Ocupada con el trabajo —respondió Lanny sin más.
—¿Tiene novio?
—Alicia lanzó otra pregunta.
Lanny apretó los puños bajo la mesa, irritada por las preguntas entrometidas de Alicia.
—Alicia, basta.
Es una pregunta muy personal.
Puedes preguntarle a Athena directamente —intervino finalmente Enzo.
—Ah, está bien.
Entonces cambiemos de tema —Alicia no se detuvo.
—Tú y Athena son del País M, ¿verdad?
¿Cómo acabaron quedándose aquí en el País Z, conociendo a Enzo y haciéndose amigos?
—preguntó Alicia simplemente a Lanny.
Pero en realidad, estaba tratando de obtener información relevante de Lanny.
—Athena y yo vinimos aquí de vacaciones.
Me metí en problemas en ese entonces.
Enzo me salvó —respondió Lanny, sin detallar su historia.
—Oh.
Debería agradecerle a Enzo por salvar a mi futura esposa —intervino Dmitri, sonriendo a Lanny con picardía.
Debajo de la mesa, Lanny disimuladamente le dio un codazo a Dmitri, dándole una mirada de advertencia que claramente decía: ‘¡Cállate y compórtate!’.
Sin perder el ritmo, Dmitri simplemente atrapó su codo y tomó su mano.
Lanny intentó recuperar su mano, pero el agarre de Dmitri era firme y suave a la vez, sin dejarla ir.

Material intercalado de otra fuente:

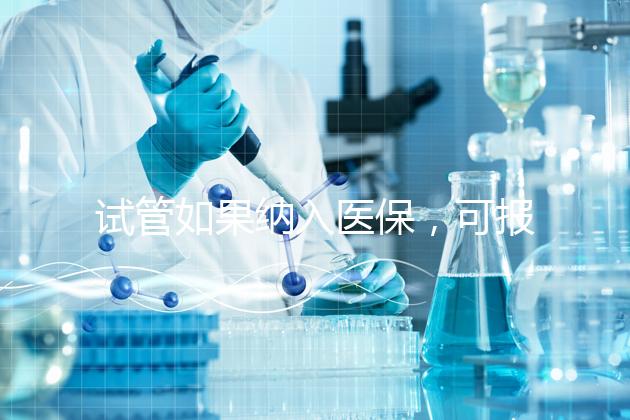 試管如果納入醫(yī)保，可報銷多少錢？
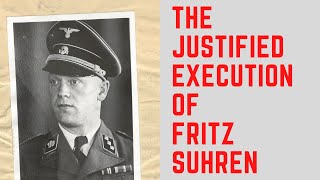 The JUSTIFIED Execution Of Fritz Suhren - The EVIL Commandant Of Ravensbruck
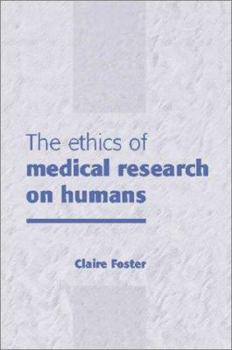 Hardcover The Ethics of Medical Research on Humans Book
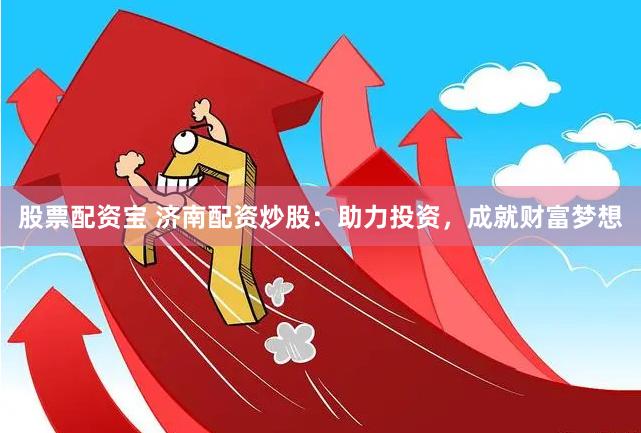 股票配资宝 济南配资炒股：助力投资，成就财富梦想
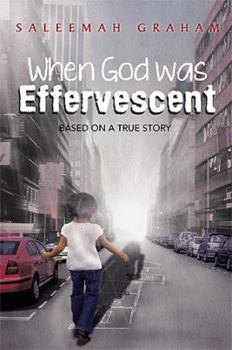 Paperback When God Was Effervescent Book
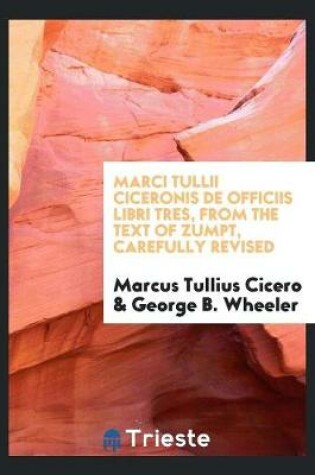 Cover of Marci Tullii Ciceronis de Officiis Libri Tres, from the Text of Zumpt, Carefully Revised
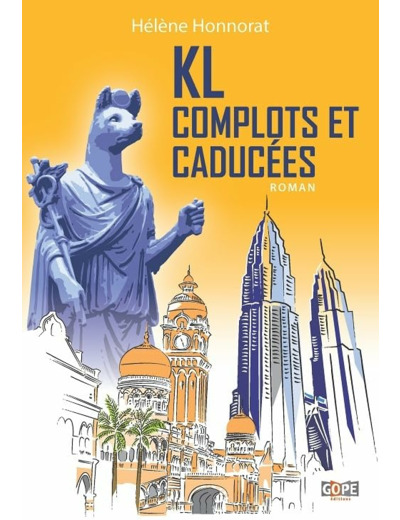 KL, COMPLOTS ET CADUCEES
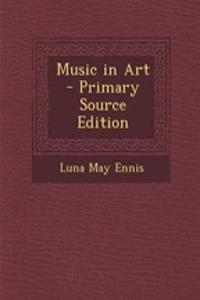 Music in Art - Primary Source Edition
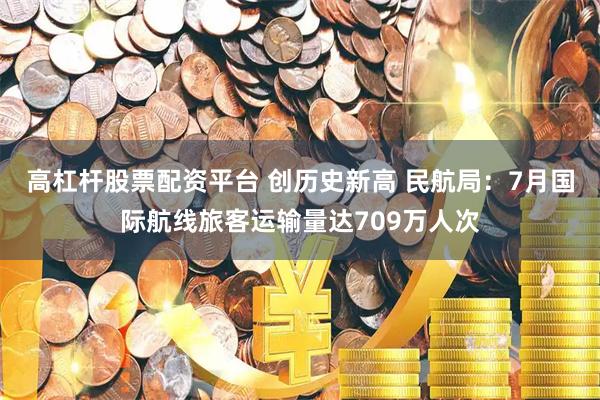 高杠杆股票配资平台 创历史新高 民航局：7月国际航线旅客运输量达709万人次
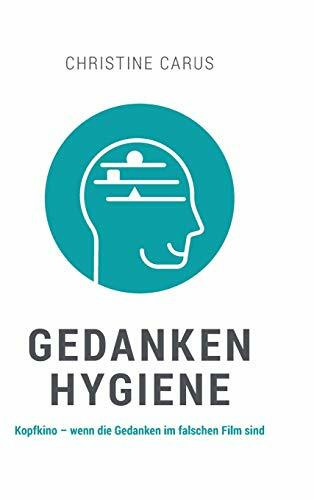 GEDANKENHYGIENE: Kopfkino ¿ wenn die Gedanken im falschen Film sind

Su expresión permaneció neutral, pero había un brillo travieso en sus ojos mientras miraba a Lanny.
Enzo, sentado frente a ellos, no pasó por alto el gesto, sus ojos se estrecharon ligeramente ante el intercambio sutil.
¡Estaba celoso!
Definitivamente celoso.
Tenía ganas de voltear la mesa y separar a Lanny de Dmitri.
—¡Maldición!
¿Qué estoy pensando?
¿Por qué me importa si Dmitri coquetea con Lanny?
¡Él es su prometido!
—se reprendió Enzo internamente.
Su humor empeoró aún más con esa realización.
—Disculpen.
Tengo que ir al baño —Enzo ya no podía soportar ver a los dos, así que se levantó y se fue.
Cuando Enzo llegó al baño, inmediatamente se agarró el pecho.
—¡Mierda!
¿Qué me pasa?
¿Por qué estoy actuando así?
—Se sentía completamente confundido.
Debería estar concentrado en Alicia, sin embargo, sus ojos habían estado fijos en Lanny desde que ella llegó.